"O REI ESTÁ NU!" - essa é certamente a frase que ressoa em muitos dos espectadores da peça FOGO FÁTUO, em cartaz no SESC Santana até 27/5. Trata-se de um trabalho vigoroso que tem como uma de suas maiores virtudes a profunda honestidade que propõe nas relações entre as diversas instâncias presentes (de um modo ou de outro) em cena: escritor, ator, indivíduo, público, cidadão, sociedade, criador/criatura... "e o diabo a 4".
Nunca é demais lembrar que o mito é, talvez por definição, atemporal - assim como a questão do criador-em-crise (presente "dia sim, outro também") em tantos de nós, reconheçamos. Mas é claro que o tema ganha relevância nesses "tempos modernos" em que a dupla PROZAC e PROJAC parece comandar o imaginário (e o real) de boa parte da sociedade. Se a meta é "crescer e aparecer" a todo custo, de preferência sorrindo e mandando beijinho pra galera, nega-se cada vez mais o direito à crise, ao tempo de amadurecimento da criação, ao silêncio necessário do criador. Tudo é ritmo, tudo é pressa, os fins justificam os meios e algo acaba se perdendo no "Vale Tudo das Artes".
FOGO FÁTUO propõe um respiro necessário nessa loucura. Poderia ser receitada como "prescrição médica" para alguns, contra a mentalidade fast food tão presente em nosso cotidiano. Nesse sentido, é fantástico o início da peça, que de cara já propõe uma quebra de ritmo: somos inseridos no tempo-sem-tempo (o fade-out final poderia explorar ainda mais isso, com as luzes baixando lentissimamente para nos lembrar de respeitar este tempo-sem-tempo do Escritor criando. Talvez alguns tenham pressa de bater palma e levantar, mas outros vão captar a mensagem).
O trabalho é um típico work-in-progress: logo após a apresentação do último sábado, pudemos acompanhar um pouco do sempre instigante processo de (re)criação, com sugestões sendo coletadas e compartilhadas entre criador e criatura. Mas, afinal, quem é quem? Nem é o caso de fazer a pergunta, uma vez que ambos criam e são criados em cena. E aqui temos um fato curioso: a nítida diferença de desenvoltura cênica entre Hélio Cícero e Samir Yazbek (nem seria justo exigir “paridade” aqui) colabora inclusive para trazer novas camadas de leitura a alguns trechos da peça. Insistente, a pergunta “Quem é você?” é provocadora e essencial para este Escritor em busca de uma pista criativa – que pode vir na forma de um pacto proposto por Mefisto em crise.
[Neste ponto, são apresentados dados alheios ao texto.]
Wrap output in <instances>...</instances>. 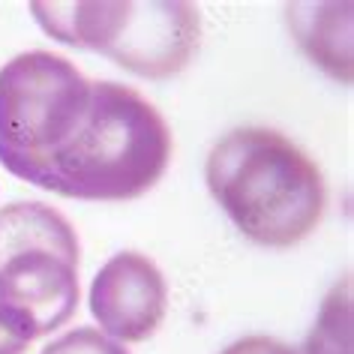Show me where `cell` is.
Masks as SVG:
<instances>
[{
	"instance_id": "1",
	"label": "cell",
	"mask_w": 354,
	"mask_h": 354,
	"mask_svg": "<svg viewBox=\"0 0 354 354\" xmlns=\"http://www.w3.org/2000/svg\"><path fill=\"white\" fill-rule=\"evenodd\" d=\"M205 177L234 228L259 246H295L324 214L327 189L318 165L295 141L264 127H241L219 138Z\"/></svg>"
},
{
	"instance_id": "2",
	"label": "cell",
	"mask_w": 354,
	"mask_h": 354,
	"mask_svg": "<svg viewBox=\"0 0 354 354\" xmlns=\"http://www.w3.org/2000/svg\"><path fill=\"white\" fill-rule=\"evenodd\" d=\"M171 159V132L138 91L93 82L91 109L37 187L66 198L127 201L147 192Z\"/></svg>"
},
{
	"instance_id": "3",
	"label": "cell",
	"mask_w": 354,
	"mask_h": 354,
	"mask_svg": "<svg viewBox=\"0 0 354 354\" xmlns=\"http://www.w3.org/2000/svg\"><path fill=\"white\" fill-rule=\"evenodd\" d=\"M78 306V237L42 201L0 207V322L33 342Z\"/></svg>"
},
{
	"instance_id": "4",
	"label": "cell",
	"mask_w": 354,
	"mask_h": 354,
	"mask_svg": "<svg viewBox=\"0 0 354 354\" xmlns=\"http://www.w3.org/2000/svg\"><path fill=\"white\" fill-rule=\"evenodd\" d=\"M82 69L51 51H28L0 69V162L37 187L48 162L69 147L91 109Z\"/></svg>"
},
{
	"instance_id": "5",
	"label": "cell",
	"mask_w": 354,
	"mask_h": 354,
	"mask_svg": "<svg viewBox=\"0 0 354 354\" xmlns=\"http://www.w3.org/2000/svg\"><path fill=\"white\" fill-rule=\"evenodd\" d=\"M48 37L93 48L145 78L177 75L201 39L192 3H30Z\"/></svg>"
},
{
	"instance_id": "6",
	"label": "cell",
	"mask_w": 354,
	"mask_h": 354,
	"mask_svg": "<svg viewBox=\"0 0 354 354\" xmlns=\"http://www.w3.org/2000/svg\"><path fill=\"white\" fill-rule=\"evenodd\" d=\"M168 286L162 270L141 252H120L96 273L91 286V313L105 336L141 342L162 324Z\"/></svg>"
},
{
	"instance_id": "7",
	"label": "cell",
	"mask_w": 354,
	"mask_h": 354,
	"mask_svg": "<svg viewBox=\"0 0 354 354\" xmlns=\"http://www.w3.org/2000/svg\"><path fill=\"white\" fill-rule=\"evenodd\" d=\"M297 354H351V282L342 279L327 295L315 327Z\"/></svg>"
},
{
	"instance_id": "8",
	"label": "cell",
	"mask_w": 354,
	"mask_h": 354,
	"mask_svg": "<svg viewBox=\"0 0 354 354\" xmlns=\"http://www.w3.org/2000/svg\"><path fill=\"white\" fill-rule=\"evenodd\" d=\"M42 354H129L123 342L100 333L96 327H78V330L60 336L57 342H48Z\"/></svg>"
},
{
	"instance_id": "9",
	"label": "cell",
	"mask_w": 354,
	"mask_h": 354,
	"mask_svg": "<svg viewBox=\"0 0 354 354\" xmlns=\"http://www.w3.org/2000/svg\"><path fill=\"white\" fill-rule=\"evenodd\" d=\"M219 354H297V348L273 339V336H243V339L232 342Z\"/></svg>"
},
{
	"instance_id": "10",
	"label": "cell",
	"mask_w": 354,
	"mask_h": 354,
	"mask_svg": "<svg viewBox=\"0 0 354 354\" xmlns=\"http://www.w3.org/2000/svg\"><path fill=\"white\" fill-rule=\"evenodd\" d=\"M28 339H21L15 330H10L3 322H0V354H24L28 351Z\"/></svg>"
}]
</instances>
Apenas discordamos de um pequeno trecho do texto de apresentação no programa da peça: a crise compartilhada entre Fausto e Mefisto (este, auxiliado pela interpretação soberba de Hélio Cícero), em vez de gerar descrença, acaba sendo um último e maravilhoso recurso de sedução. Uma espécie de "canto do cisne", ao qual é praticamente impossível o Escritor manter-se surdo. O pacto, agora democratizado, ressurge como solução digna para ambas as partes. Afinal, se a "outra" alternativa é a proliferação da maldade gratuita, talvez ainda seja melhor garantir um espaço para Mefisto nesse mundo.